The website solicited abortion stories from readers online, asking them to share “how abortion stigma has affected their lives.” The article’s pro-abortion agenda was clear. Noticeably lacking were stories of women who regret their abortions.Nonetheless, the website’s attempt to “destigmatize” abortion by making it appear good for women was overshadowed by the pain expressed in several of the women’s stories.
For example, one woman said she was treated horribly by abortion clinic staff. She wrote:
I was shamed by the abortion providers at the [clinic]. I had two abortions in a nine-month period. The second abortion left me partially pregnant and [during] the follow up to resolve, the doctor was very shaming as though it was my fault that the procedure wasn’t complete.
During my second procedure I had the office manager tell me I was too loud during my first abortion and that I scared the other patients, so for this procedure I needed to be quiet. I have carried the shame of the abortion providers for nine years. They were the cruelest to me. I wish I had [Whole Woman’s Health] clinic.
I went on to get my Ph.D., which I think I would not have gotten if I had kept the pregnancy. I feel that having my abortions were vital to me having a life that was service oriented and centered on caring for others. I do not have children — and that is one narrative that seems to be missing from ending abortion stigma…women that never become mothers.

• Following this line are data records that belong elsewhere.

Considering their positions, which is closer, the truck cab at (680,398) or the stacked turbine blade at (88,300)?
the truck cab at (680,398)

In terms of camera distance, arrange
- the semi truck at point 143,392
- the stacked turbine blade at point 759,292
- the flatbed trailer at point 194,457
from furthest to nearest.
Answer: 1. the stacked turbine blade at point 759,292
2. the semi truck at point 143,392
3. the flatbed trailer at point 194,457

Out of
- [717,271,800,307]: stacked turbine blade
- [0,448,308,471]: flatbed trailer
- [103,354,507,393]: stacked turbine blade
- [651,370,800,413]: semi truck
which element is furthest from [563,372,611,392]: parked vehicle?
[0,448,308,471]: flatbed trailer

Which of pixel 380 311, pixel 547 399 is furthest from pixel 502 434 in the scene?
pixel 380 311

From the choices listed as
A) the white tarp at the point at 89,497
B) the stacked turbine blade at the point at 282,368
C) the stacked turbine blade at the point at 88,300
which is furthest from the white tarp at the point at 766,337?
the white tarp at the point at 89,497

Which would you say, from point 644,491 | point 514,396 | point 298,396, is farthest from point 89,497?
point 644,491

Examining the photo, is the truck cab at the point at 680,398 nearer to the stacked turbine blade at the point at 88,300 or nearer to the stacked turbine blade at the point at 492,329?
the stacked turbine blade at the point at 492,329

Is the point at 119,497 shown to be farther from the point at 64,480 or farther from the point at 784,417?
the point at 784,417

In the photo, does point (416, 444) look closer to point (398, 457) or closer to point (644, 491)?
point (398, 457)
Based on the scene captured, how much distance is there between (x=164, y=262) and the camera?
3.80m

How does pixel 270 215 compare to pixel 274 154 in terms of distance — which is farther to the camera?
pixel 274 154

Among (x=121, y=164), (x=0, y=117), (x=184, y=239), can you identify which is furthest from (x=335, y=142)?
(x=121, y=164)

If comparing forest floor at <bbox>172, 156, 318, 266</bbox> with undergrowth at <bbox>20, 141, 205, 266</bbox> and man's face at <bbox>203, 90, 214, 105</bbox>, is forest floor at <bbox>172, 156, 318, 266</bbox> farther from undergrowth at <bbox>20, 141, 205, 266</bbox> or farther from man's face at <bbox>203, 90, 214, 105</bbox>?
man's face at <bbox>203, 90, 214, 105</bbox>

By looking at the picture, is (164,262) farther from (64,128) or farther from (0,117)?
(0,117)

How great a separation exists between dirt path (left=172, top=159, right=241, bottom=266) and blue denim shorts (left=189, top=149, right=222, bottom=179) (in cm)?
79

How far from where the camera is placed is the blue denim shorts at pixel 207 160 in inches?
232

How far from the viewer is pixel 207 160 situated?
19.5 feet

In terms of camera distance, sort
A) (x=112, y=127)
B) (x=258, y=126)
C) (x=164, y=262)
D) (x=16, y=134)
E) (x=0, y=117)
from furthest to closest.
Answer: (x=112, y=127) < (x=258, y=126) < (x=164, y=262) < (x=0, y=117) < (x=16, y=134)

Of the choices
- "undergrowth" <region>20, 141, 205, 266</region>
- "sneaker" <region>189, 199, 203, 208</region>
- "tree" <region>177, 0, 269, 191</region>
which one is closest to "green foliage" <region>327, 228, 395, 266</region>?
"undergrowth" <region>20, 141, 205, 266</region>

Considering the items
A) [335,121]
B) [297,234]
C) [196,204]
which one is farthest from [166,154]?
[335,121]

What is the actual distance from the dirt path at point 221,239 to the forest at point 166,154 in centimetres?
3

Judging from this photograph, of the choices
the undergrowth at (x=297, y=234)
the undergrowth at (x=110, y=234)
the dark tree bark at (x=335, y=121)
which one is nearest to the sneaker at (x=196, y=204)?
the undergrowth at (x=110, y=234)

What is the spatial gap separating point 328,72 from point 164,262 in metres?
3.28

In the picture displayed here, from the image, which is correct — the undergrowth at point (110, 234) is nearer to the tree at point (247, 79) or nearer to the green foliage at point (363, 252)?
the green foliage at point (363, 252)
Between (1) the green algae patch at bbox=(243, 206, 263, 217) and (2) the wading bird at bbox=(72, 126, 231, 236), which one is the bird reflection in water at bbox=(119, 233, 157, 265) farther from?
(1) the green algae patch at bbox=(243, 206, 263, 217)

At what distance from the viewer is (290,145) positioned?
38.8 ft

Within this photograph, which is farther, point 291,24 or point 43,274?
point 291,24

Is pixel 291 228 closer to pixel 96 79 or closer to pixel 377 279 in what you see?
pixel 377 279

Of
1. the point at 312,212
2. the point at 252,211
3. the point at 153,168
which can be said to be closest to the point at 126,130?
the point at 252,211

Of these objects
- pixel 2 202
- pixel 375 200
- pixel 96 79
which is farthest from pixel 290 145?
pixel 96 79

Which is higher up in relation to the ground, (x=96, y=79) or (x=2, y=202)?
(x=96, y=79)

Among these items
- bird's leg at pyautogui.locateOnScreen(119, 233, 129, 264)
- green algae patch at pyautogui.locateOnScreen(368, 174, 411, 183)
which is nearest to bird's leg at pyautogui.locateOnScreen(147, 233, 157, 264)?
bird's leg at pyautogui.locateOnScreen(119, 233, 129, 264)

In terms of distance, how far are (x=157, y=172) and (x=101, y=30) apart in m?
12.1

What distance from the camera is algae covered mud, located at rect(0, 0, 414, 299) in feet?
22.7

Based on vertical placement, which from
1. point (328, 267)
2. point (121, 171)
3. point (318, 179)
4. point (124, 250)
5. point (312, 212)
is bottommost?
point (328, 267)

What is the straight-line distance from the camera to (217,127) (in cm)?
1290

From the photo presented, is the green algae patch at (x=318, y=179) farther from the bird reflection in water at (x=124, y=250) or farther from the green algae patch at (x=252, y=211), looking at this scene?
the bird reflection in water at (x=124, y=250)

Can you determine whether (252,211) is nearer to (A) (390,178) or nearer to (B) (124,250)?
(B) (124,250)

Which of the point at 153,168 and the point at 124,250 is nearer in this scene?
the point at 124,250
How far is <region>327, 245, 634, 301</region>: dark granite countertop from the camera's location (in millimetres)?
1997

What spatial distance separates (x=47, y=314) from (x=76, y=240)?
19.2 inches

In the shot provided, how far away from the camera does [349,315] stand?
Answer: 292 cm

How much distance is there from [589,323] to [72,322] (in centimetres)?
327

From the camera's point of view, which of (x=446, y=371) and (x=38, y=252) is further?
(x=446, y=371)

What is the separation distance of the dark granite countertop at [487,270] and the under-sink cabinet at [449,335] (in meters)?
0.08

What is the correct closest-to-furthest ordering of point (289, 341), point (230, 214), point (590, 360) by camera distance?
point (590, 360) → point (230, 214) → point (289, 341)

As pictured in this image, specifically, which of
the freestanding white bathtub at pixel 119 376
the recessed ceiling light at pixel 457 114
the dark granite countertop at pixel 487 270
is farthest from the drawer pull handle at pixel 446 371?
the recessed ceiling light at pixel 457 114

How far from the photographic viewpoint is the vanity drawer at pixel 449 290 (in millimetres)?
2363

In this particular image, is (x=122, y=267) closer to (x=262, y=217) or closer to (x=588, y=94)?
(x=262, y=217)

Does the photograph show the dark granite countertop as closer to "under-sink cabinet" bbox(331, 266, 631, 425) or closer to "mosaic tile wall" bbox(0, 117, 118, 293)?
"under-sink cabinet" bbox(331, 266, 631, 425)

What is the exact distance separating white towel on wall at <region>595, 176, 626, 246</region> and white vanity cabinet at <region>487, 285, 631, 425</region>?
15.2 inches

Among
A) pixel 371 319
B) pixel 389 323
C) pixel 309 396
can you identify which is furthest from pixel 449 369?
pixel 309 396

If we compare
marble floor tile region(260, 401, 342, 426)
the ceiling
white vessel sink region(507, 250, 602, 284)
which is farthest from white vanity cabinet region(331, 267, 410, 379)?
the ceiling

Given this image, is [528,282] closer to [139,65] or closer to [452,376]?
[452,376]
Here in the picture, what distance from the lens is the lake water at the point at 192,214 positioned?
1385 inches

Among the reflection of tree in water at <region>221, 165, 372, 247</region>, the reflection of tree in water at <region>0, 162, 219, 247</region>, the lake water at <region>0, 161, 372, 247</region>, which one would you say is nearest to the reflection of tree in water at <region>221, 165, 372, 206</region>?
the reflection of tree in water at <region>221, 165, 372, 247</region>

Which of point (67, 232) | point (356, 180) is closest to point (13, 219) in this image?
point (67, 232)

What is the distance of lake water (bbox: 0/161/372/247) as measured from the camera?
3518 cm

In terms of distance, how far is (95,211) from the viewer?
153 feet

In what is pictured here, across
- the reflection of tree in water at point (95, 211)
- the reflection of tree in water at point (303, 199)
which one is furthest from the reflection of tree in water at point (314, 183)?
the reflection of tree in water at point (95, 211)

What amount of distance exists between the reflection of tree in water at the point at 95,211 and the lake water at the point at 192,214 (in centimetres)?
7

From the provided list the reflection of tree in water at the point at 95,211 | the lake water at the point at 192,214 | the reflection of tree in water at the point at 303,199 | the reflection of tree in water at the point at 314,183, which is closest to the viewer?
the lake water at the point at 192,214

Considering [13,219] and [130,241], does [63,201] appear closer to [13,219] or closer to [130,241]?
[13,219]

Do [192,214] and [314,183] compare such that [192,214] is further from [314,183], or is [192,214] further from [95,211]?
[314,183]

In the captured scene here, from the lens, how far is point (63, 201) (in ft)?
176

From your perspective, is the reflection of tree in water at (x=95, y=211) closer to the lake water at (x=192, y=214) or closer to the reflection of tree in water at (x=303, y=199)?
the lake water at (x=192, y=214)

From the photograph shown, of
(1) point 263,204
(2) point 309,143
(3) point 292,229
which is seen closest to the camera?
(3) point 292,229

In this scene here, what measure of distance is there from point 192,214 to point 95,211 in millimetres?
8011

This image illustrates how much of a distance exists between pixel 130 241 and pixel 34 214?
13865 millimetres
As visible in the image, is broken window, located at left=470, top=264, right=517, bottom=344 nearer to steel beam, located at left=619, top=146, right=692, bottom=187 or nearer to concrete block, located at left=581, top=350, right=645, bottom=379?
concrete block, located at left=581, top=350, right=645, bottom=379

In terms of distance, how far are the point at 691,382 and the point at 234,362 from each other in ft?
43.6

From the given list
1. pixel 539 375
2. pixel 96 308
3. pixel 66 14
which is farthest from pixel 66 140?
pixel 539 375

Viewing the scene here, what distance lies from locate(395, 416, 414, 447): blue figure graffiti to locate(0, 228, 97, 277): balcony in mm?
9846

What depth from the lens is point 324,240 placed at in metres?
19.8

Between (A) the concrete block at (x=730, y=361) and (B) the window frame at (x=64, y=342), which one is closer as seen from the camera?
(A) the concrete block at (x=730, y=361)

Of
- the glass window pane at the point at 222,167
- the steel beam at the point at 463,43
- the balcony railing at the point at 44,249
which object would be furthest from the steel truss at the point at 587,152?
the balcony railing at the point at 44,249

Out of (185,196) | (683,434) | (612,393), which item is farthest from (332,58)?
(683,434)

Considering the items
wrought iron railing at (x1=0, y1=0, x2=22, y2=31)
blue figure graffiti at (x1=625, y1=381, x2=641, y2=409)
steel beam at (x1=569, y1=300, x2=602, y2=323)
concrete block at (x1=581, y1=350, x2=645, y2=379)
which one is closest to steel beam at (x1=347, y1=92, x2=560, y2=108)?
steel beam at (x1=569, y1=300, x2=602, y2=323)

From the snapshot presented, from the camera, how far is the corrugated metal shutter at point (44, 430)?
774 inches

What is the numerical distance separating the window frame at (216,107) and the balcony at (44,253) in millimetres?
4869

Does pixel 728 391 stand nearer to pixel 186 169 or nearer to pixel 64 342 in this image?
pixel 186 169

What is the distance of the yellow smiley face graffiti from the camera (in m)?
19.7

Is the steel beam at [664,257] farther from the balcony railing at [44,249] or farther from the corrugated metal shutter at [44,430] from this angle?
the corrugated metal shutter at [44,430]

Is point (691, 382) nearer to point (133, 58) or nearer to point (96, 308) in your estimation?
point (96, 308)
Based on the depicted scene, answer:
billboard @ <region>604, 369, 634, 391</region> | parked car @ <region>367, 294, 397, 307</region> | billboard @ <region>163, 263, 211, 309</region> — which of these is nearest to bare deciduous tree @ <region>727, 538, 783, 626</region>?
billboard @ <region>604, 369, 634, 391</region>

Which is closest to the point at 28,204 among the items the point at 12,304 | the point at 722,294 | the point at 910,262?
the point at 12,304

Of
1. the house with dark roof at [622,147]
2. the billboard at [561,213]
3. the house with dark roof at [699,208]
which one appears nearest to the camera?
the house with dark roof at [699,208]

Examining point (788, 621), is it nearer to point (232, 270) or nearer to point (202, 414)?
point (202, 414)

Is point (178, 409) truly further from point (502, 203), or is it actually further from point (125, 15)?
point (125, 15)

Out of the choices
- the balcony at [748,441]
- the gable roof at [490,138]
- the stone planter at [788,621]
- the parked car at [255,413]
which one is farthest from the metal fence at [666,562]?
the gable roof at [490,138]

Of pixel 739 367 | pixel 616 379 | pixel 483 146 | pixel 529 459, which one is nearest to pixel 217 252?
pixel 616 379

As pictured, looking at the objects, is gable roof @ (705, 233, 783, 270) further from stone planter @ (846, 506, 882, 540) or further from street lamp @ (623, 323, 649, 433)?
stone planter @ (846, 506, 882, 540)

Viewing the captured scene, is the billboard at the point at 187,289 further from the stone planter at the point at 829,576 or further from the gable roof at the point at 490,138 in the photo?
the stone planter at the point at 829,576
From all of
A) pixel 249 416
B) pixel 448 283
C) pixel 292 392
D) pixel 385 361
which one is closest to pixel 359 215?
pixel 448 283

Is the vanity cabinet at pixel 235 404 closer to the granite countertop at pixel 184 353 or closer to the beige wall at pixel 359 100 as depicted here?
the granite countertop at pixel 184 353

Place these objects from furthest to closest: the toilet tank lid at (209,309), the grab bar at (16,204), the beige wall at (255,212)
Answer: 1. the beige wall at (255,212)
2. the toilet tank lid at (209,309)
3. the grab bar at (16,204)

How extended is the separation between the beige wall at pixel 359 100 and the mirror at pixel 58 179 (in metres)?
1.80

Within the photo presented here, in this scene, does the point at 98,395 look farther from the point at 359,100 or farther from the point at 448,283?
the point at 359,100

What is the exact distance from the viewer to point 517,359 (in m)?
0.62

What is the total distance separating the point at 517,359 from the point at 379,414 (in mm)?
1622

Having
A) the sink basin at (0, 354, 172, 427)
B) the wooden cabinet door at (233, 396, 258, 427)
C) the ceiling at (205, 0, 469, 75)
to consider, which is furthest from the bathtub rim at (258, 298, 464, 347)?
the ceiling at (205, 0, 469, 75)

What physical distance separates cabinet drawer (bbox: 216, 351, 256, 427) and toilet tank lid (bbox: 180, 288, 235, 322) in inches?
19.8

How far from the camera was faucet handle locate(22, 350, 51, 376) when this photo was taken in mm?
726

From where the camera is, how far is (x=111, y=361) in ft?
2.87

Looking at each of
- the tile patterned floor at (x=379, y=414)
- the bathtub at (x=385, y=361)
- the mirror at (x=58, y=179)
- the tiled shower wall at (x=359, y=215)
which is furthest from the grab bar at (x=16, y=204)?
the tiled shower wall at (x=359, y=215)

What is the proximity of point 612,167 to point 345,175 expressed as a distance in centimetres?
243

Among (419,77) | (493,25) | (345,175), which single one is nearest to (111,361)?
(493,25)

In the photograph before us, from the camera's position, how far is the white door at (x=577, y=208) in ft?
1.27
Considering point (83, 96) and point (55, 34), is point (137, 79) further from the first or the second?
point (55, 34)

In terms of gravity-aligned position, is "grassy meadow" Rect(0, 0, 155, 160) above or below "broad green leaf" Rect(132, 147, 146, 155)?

It is ok to have an abortion and never become a mother. I wish I could speak about my experience out in a political way, but given the stigma and the shame, I have told very few people about my experience. Thank you for your platform. — Anonymous
Despite this woman’s attempts to justify her abortion, the pain of her experience is difficult to look past.
While Mashable blamed “judgment” and “stigma” for these painful experiences, women with the Silent No More Awareness Campaign share a very different perspective about their abortions.
The campaign has collected thousands of stories from women and men who say they were hurt physically and/or emotionally by abortions. They accept that their pain is because of their own choice to abort their unborn child, and not because of the stigma from others.
In an amicus brief submitted to the U.S. Supreme Court ahead of its hearing on the Texas abortion case Whole Woman’s Health v. Hellerstedt last week, one woman with Silent No More described the clinic where her child was aborted: “The walls behind the privacy screen were splattered with blood. There were pools of blood on the floor.”
Another woman described an abortion that left her hemorrhaging, with clinic personnel instructing her to go to the hospital. They wouldn’t even call an ambulance.
“These are the real-life experiences that women are having every day,” said Georgette Forney, co-founder of Silent No More and president of Anglicans for Life. “People need to know the truth about abortion and how it impacts us, the mothers, for the rest of our lives.”
Even those trying to argue that abortion should remain legal can’t deny that, more often than not, abortion hurts women. And saying women need something that hurts them isn’t winning point.